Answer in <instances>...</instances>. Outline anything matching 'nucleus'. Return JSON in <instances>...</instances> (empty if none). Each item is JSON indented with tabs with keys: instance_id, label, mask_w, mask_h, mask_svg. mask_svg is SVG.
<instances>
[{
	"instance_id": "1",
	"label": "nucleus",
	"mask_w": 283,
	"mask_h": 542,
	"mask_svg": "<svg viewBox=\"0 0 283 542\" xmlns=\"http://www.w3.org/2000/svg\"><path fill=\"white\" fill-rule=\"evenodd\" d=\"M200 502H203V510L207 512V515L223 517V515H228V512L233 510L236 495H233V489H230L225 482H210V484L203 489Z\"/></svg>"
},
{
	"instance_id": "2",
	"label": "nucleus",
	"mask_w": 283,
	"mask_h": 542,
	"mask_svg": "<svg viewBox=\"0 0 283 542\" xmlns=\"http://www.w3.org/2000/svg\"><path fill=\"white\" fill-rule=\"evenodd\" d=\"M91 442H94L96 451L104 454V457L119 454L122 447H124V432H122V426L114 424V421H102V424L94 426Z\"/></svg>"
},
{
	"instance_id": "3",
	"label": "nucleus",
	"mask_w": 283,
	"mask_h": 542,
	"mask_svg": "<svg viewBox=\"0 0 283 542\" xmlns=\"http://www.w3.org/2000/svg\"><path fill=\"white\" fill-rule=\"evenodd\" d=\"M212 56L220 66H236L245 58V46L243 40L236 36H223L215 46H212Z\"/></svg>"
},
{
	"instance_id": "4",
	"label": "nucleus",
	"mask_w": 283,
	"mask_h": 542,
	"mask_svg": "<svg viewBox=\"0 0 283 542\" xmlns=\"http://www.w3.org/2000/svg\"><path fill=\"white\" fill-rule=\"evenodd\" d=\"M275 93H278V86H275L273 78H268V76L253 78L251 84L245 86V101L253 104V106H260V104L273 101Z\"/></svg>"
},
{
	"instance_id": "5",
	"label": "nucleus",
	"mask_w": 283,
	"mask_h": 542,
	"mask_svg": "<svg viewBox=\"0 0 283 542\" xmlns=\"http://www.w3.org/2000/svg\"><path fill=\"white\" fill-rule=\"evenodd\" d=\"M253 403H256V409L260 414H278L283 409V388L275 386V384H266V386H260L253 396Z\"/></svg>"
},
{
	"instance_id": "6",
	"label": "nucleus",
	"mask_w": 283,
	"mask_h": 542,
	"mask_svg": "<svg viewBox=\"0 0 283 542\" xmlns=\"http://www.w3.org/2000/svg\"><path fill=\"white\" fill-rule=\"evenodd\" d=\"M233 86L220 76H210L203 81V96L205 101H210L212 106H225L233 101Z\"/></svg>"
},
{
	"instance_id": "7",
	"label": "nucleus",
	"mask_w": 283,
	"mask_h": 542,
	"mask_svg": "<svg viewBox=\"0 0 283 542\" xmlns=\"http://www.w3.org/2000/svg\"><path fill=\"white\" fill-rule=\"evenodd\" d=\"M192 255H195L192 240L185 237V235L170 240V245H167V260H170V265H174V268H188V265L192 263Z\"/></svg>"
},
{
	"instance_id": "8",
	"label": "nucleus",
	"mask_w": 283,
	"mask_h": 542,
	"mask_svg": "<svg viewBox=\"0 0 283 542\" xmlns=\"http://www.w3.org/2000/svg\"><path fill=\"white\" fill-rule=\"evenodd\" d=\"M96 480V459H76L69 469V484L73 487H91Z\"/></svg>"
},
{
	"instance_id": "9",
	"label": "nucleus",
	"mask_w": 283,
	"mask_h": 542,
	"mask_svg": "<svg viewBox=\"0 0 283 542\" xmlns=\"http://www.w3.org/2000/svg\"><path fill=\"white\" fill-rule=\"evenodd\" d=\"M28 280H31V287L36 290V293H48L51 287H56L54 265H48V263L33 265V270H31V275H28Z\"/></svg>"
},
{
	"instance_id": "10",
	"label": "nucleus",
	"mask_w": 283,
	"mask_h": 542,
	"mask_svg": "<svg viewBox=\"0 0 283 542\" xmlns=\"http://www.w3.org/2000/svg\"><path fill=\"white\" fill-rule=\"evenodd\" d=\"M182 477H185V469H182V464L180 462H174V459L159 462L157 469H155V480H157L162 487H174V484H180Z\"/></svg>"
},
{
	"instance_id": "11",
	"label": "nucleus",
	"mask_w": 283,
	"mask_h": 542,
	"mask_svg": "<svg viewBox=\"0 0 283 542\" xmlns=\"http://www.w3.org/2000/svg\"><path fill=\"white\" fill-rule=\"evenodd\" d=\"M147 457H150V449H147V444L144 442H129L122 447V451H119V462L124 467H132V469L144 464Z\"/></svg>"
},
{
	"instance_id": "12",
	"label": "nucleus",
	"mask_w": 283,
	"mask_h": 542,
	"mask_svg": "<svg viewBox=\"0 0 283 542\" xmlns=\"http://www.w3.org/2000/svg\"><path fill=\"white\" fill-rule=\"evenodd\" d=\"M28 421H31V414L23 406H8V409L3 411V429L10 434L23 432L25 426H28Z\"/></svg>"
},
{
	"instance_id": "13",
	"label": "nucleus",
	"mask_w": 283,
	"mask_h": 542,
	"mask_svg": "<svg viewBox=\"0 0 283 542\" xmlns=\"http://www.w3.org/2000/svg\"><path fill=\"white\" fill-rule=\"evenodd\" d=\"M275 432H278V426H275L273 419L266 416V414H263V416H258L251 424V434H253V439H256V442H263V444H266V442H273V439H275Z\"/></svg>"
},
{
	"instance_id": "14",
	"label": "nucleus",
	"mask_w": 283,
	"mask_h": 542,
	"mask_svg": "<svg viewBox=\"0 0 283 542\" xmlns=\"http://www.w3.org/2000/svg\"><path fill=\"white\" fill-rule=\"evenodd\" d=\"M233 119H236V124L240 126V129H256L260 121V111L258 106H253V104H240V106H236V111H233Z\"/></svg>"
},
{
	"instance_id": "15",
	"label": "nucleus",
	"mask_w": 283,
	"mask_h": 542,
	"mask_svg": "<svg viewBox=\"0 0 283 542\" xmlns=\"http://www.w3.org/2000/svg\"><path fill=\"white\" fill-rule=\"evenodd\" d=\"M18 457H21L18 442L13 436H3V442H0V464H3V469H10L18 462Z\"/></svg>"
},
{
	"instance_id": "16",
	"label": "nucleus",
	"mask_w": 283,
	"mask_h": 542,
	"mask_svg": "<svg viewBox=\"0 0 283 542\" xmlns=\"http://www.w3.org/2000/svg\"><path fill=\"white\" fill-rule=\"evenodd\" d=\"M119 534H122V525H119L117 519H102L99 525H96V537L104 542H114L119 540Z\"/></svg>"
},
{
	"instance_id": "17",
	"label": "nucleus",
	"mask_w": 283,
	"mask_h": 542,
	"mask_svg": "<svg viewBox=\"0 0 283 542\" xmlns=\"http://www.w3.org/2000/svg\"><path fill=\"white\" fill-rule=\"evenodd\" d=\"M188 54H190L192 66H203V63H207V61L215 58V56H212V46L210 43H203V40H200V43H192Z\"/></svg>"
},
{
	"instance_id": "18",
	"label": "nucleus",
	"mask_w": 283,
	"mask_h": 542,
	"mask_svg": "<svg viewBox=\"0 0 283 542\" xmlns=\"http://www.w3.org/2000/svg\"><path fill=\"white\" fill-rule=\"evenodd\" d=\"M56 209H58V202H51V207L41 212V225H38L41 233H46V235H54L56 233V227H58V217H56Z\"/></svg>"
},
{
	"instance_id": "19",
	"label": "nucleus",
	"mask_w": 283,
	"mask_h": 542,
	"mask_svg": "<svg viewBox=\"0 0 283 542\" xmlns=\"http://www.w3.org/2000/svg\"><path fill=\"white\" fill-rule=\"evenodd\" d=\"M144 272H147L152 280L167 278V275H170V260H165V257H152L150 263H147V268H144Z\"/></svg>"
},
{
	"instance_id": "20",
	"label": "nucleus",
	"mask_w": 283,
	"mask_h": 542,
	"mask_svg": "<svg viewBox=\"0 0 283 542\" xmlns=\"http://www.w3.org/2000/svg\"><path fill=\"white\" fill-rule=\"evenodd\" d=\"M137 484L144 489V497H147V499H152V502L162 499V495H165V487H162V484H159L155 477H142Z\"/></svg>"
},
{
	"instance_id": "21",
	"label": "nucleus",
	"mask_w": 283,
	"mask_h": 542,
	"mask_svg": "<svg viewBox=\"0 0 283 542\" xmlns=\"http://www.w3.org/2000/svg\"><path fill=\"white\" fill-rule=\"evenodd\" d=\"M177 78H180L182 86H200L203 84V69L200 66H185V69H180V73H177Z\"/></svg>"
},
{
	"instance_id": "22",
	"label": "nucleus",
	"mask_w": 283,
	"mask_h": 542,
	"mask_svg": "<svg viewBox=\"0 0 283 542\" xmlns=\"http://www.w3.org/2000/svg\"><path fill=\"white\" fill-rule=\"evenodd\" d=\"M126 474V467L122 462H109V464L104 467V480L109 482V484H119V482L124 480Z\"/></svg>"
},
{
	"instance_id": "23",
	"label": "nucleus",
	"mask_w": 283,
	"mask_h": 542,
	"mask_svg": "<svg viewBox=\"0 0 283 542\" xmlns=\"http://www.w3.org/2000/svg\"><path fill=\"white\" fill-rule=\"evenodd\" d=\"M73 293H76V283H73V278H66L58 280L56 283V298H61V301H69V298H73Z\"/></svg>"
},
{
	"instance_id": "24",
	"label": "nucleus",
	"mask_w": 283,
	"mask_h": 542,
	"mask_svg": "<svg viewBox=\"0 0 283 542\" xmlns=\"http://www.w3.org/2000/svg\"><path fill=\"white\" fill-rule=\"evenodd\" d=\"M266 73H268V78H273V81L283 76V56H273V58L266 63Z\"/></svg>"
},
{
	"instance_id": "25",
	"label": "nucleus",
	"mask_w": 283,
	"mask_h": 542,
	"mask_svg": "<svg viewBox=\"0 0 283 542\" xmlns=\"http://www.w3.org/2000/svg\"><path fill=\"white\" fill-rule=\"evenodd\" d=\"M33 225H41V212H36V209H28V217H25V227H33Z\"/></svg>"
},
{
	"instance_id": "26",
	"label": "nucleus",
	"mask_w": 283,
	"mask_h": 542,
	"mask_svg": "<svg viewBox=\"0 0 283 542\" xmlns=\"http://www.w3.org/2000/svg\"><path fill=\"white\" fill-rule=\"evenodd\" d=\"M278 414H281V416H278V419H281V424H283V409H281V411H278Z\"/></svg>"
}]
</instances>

· · · · ·

### What you will do
Count the lines in the data above that contain the string "instances". Reply with the number alone.

### Answer for the task
3